Intracranial artery stenosis or occlusion predicts ischemic recurrence after transient ischemic attack

AJNR Am J Neuroradiol. 2013 Jan;34(1):185-90. doi: 10.3174/ajnr.A3144. Epub 2012 Jun 7.

Abstract

Background and purpose: Patterns of DWI findings that predict recurrent ischemic events after TIA are well-established, but similar assessments of intracranial MRA findings are not available. We sought to determine the imaging characteristics of MRA that are predictive of early recurrent stroke/TIA in patients with TIA.

Materials and methods: We performed a retrospective analysis of 129 consecutive patients with a clinical diagnosis of TIA in whom MR imaging was done within 24 hours of symptom onset. We calculated the sensitivity, specificity, positive predictive value, and negative predictive value of >50% stenosis or occlusion of symptomatic intracranial arteries for recurrent stroke/TIA at 7 days after TIA. We used logistic regression analysis to adjust for the clinical ABCD(2) score. We performed this analysis for symptomatic steno-occlusive lesions at any site and symptomatic steno-occlusive lesions on proximal large intracranial arteries (internal carotid artery, vertebral artery, basilar artery, and circle of Willis).

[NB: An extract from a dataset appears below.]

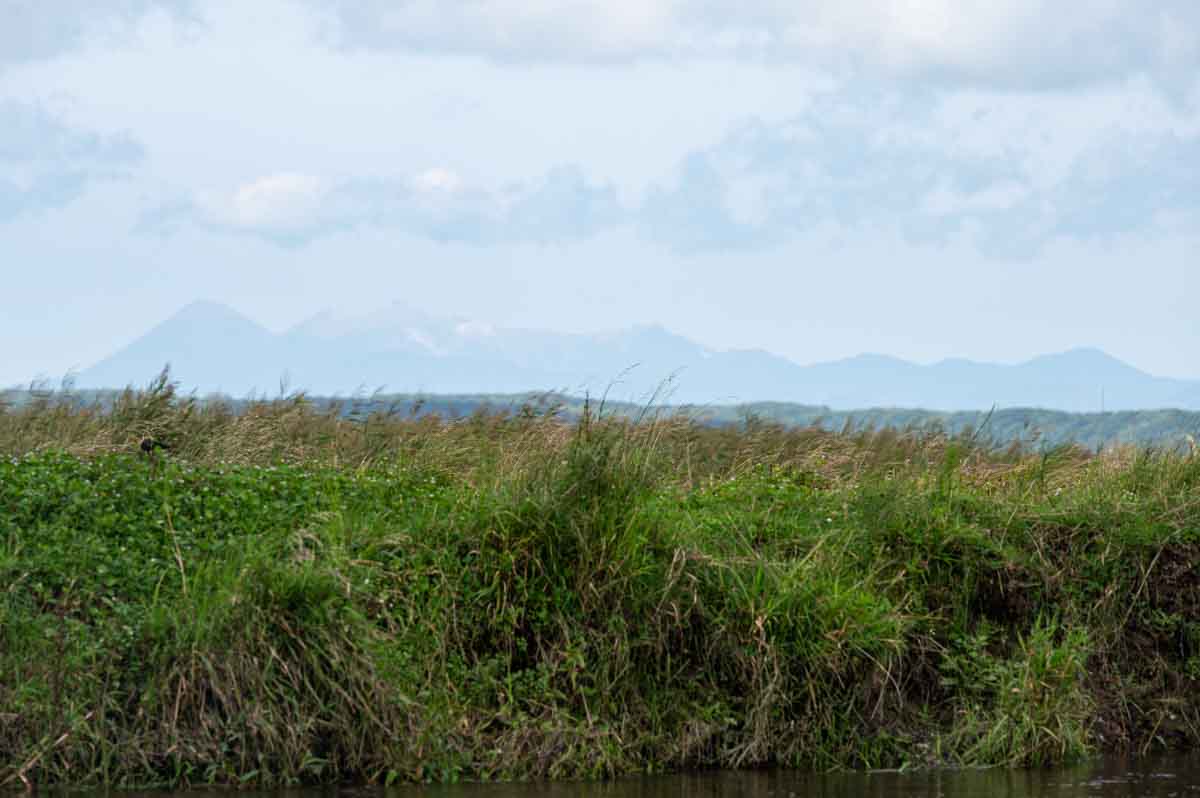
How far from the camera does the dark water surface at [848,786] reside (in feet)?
30.8

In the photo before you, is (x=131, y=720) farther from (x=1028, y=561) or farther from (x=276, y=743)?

Results: Forty-two (32.5%) patients had acute ischemic lesions on DWI; 16 (12.4%) had significant MRA lesions, of which 11 (8.5%) were on proximal vessels. Nine patients had early recurrence (TIA, 7; minor stroke, 2). Only patients with proximal MRA lesions were at higher risk of early recurrence independent of the ABCD(2) score (adjusted odds ratio, 5.5; 95% confidence interval, 1.1-27.8; P = .04).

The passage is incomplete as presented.